### RECORDS SUPPLIED

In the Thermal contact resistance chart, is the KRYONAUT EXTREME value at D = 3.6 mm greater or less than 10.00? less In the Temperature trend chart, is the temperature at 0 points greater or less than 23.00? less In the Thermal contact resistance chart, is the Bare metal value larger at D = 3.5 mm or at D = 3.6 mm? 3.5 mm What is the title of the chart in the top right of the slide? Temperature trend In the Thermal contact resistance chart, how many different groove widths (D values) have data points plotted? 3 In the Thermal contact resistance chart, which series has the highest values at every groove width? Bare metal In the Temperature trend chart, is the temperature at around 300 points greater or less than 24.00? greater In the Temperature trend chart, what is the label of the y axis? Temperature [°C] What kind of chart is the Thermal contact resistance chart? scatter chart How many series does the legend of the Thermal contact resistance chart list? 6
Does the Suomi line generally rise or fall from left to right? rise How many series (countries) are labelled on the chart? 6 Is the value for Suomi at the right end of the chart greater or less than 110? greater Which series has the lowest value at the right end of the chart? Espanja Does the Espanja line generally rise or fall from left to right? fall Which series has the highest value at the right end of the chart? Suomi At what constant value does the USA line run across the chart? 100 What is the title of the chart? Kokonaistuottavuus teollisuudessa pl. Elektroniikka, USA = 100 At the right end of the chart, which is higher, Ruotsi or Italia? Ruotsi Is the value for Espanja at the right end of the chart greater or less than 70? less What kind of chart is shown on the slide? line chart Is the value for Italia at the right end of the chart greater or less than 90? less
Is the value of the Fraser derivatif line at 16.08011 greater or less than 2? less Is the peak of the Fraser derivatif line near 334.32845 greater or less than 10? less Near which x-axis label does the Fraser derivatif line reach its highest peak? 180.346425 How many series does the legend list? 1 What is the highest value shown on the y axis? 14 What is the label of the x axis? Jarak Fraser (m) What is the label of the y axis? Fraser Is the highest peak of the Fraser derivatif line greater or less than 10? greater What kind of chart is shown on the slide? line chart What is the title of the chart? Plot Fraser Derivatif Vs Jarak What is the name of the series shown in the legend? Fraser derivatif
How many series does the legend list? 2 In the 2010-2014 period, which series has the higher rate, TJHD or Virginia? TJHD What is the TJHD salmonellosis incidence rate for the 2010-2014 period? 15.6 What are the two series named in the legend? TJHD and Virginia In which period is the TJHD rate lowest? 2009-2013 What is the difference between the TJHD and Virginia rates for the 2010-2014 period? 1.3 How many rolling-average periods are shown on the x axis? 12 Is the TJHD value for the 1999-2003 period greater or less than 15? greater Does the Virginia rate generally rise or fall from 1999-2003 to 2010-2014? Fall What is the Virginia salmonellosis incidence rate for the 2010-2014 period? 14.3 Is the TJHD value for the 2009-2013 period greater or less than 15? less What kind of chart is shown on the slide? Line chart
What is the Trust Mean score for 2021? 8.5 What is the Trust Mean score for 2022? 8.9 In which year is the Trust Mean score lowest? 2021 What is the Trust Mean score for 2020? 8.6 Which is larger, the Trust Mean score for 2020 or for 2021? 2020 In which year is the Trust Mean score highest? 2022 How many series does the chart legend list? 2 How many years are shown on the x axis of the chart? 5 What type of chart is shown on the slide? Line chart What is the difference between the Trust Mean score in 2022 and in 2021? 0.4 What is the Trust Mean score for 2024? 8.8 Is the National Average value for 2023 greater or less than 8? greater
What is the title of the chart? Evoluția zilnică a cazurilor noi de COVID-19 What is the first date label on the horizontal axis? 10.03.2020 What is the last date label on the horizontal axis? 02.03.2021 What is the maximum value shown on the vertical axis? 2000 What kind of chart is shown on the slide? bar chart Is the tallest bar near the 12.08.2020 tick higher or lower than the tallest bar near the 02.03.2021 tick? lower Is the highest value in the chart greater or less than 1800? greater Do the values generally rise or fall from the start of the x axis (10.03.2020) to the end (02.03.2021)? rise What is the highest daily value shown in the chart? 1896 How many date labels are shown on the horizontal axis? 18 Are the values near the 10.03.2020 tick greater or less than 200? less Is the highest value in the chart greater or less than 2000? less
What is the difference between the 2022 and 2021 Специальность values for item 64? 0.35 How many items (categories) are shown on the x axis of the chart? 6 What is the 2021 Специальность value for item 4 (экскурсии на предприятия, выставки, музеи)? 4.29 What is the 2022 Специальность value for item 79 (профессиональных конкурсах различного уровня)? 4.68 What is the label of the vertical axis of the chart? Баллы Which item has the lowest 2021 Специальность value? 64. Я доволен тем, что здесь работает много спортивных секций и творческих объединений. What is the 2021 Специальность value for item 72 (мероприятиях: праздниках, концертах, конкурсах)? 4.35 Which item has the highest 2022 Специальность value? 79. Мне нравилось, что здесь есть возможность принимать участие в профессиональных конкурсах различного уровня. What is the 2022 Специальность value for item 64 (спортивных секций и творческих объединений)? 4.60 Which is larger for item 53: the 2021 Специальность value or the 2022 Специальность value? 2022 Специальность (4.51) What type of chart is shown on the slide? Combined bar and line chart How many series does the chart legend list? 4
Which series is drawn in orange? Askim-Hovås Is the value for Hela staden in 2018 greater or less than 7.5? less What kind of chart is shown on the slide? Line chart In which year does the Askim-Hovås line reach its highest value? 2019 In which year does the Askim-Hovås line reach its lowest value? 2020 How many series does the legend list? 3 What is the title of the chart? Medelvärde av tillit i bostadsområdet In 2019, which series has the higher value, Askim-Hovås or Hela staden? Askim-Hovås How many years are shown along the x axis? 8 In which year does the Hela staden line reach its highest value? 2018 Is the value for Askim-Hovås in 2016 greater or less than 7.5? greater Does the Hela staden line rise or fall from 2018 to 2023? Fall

######

- _WHAT TO WORK ON_: Put every record into a Markdown table with two columns, Row and Record. Number the rows in order and leave out any blank lines.

- _TASK SOLUTION_:
| Row | Record |
|---|---|
| 1 | In the Thermal contact resistance chart, is the KRYONAUT EXTREME value at D = 3.6 mm greater or less than 10.00? less In the Temperature trend chart, is the temperature at 0 points greater or less than 23.00? less In the Thermal contact resistance chart, is the Bare metal value larger at D = 3.5 mm or at D = 3.6 mm? 3.5 mm What is the title of the chart in the top right of the slide? Temperature trend In the Thermal contact resistance chart, how many different groove widths (D values) have data points plotted? 3 In the Thermal contact resistance chart, which series has the highest values at every groove width? Bare metal In the Temperature trend chart, is the temperature at around 300 points greater or less than 24.00? greater In the Temperature trend chart, what is the label of the y axis? Temperature [°C] What kind of chart is the Thermal contact resistance chart? scatter chart How many series does the legend of the Thermal contact resistance chart list? 6 |
| 2 | Does the Suomi line generally rise or fall from left to right? rise How many series (countries) are labelled on the chart? 6 Is the value for Suomi at the right end of the chart greater or less than 110? greater Which series has the lowest value at the right end of the chart? Espanja Does the Espanja line generally rise or fall from left to right? fall Which series has the highest value at the right end of the chart? Suomi At what constant value does the USA line run across the chart? 100 What is the title of the chart? Kokonaistuottavuus teollisuudessa pl. Elektroniikka, USA = 100 At the right end of the chart, which is higher, Ruotsi or Italia? Ruotsi Is the value for Espanja at the right end of the chart greater or less than 70? less What kind of chart is shown on the slide? line chart Is the value for Italia at the right end of the chart greater or less than 90? less |
| 3 | Is the value of the Fraser derivatif line at 16.08011 greater or less than 2? less Is the peak of the Fraser derivatif line near 334.32845 greater or less than 10? less Near which x-axis label does the Fraser derivatif line reach its highest peak? 180.346425 How many series does the legend list? 1 What is the highest value shown on the y axis? 14 What is the label of the x axis? Jarak Fraser (m) What is the label of the y axis? Fraser Is the highest peak of the Fraser derivatif line greater or less than 10? greater What kind of chart is shown on the slide? line chart What is the title of the chart? Plot Fraser Derivatif Vs Jarak What is the name of the series shown in the legend? Fraser derivatif |
| 4 | How many series does the legend list? 2 In the 2010-2014 period, which series has the higher rate, TJHD or Virginia? TJHD What is the TJHD salmonellosis incidence rate for the 2010-2014 period? 15.6 What are the two series named in the legend? TJHD and Virginia In which period is the TJHD rate lowest? 2009-2013 What is the difference between the TJHD and Virginia rates for the 2010-2014 period? 1.3 How many rolling-average periods are shown on the x axis? 12 Is the TJHD value for the 1999-2003 period greater or less than 15? greater Does the Virginia rate generally rise or fall from 1999-2003 to 2010-2014? Fall What is the Virginia salmonellosis incidence rate for the 2010-2014 period? 14.3 Is the TJHD value for the 2009-2013 period greater or less than 15? less What kind of chart is shown on the slide? Line chart |
| 5 | What is the Trust Mean score for 2021? 8.5 What is the Trust Mean score for 2022? 8.9 In which year is the Trust Mean score lowest? 2021 What is the Trust Mean score for 2020? 8.6 Which is larger, the Trust Mean score for 2020 or for 2021? 2020 In which year is the Trust Mean score highest? 2022 How many series does the chart legend list? 2 How many years are shown on the x axis of the chart? 5 What type of chart is shown on the slide? Line chart What is the difference between the Trust Mean score in 2022 and in 2021? 0.4 What is the Trust Mean score for 2024? 8.8 Is the National Average value for 2023 greater or less than 8? greater |
| 6 | What is the title of the chart? Evoluția zilnică a cazurilor noi de COVID-19 What is the first date label on the horizontal axis? 10.03.2020 What is the last date label on the horizontal axis? 02.03.2021 What is the maximum value shown on the vertical axis? 2000 What kind of chart is shown on the slide? bar chart Is the tallest bar near the 12.08.2020 tick higher or lower than the tallest bar near the 02.03.2021 tick? lower Is the highest value in the chart greater or less than 1800? greater Do the values generally rise or fall from the start of the x axis (10.03.2020) to the end (02.03.2021)? rise What is the highest daily value shown in the chart? 1896 How many date labels are shown on the horizontal axis? 18 Are the values near the 10.03.2020 tick greater or less than 200? less Is the highest value in the chart greater or less than 2000? less |
| 7 | What is the difference between the 2022 and 2021 Специальность values for item 64? 0.35 How many items (categories) are shown on the x axis of the chart? 6 What is the 2021 Специальность value for item 4 (экскурсии на предприятия, выставки, музеи)? 4.29 What is the 2022 Специальность value for item 79 (профессиональных конкурсах различного уровня)? 4.68 What is the label of the vertical axis of the chart? Баллы Which item has the lowest 2021 Специальность value? 64. Я доволен тем, что здесь работает много спортивных секций и творческих объединений. What is the 2021 Специальность value for item 72 (мероприятиях: праздниках, концертах, конкурсах)? 4.35 Which item has the highest 2022 Специальность value? 79. Мне нравилось, что здесь есть возможность принимать участие в профессиональных конкурсах различного уровня. What is the 2022 Специальность value for item 64 (спортивных секций и творческих объединений)? 4.60 Which is larger for item 53: the 2021 Специальность value or the 2022 Специальность value? 2022 Специальность (4.51) What type of chart is shown on the slide? Combined bar and line chart How many series does the chart legend list? 4 |
| 8 | Which series is drawn in orange? Askim-Hovås Is the value for Hela staden in 2018 greater or less than 7.5? less What kind of chart is shown on the slide? Line chart In which year does the Askim-Hovås line reach its highest value? 2019 In which year does the Askim-Hovås line reach its lowest value? 2020 How many series does the legend list? 3 What is the title of the chart? Medelvärde av tillit i bostadsområdet In 2019, which series has the higher value, Askim-Hovås or Hela staden? Askim-Hovås How many years are shown along the x axis? 8 In which year does the Hela staden line reach its highest value? 2018 Is the value for Askim-Hovås in 2016 greater or less than 7.5? greater Does the Hela staden line rise or fall from 2018 to 2023? Fall |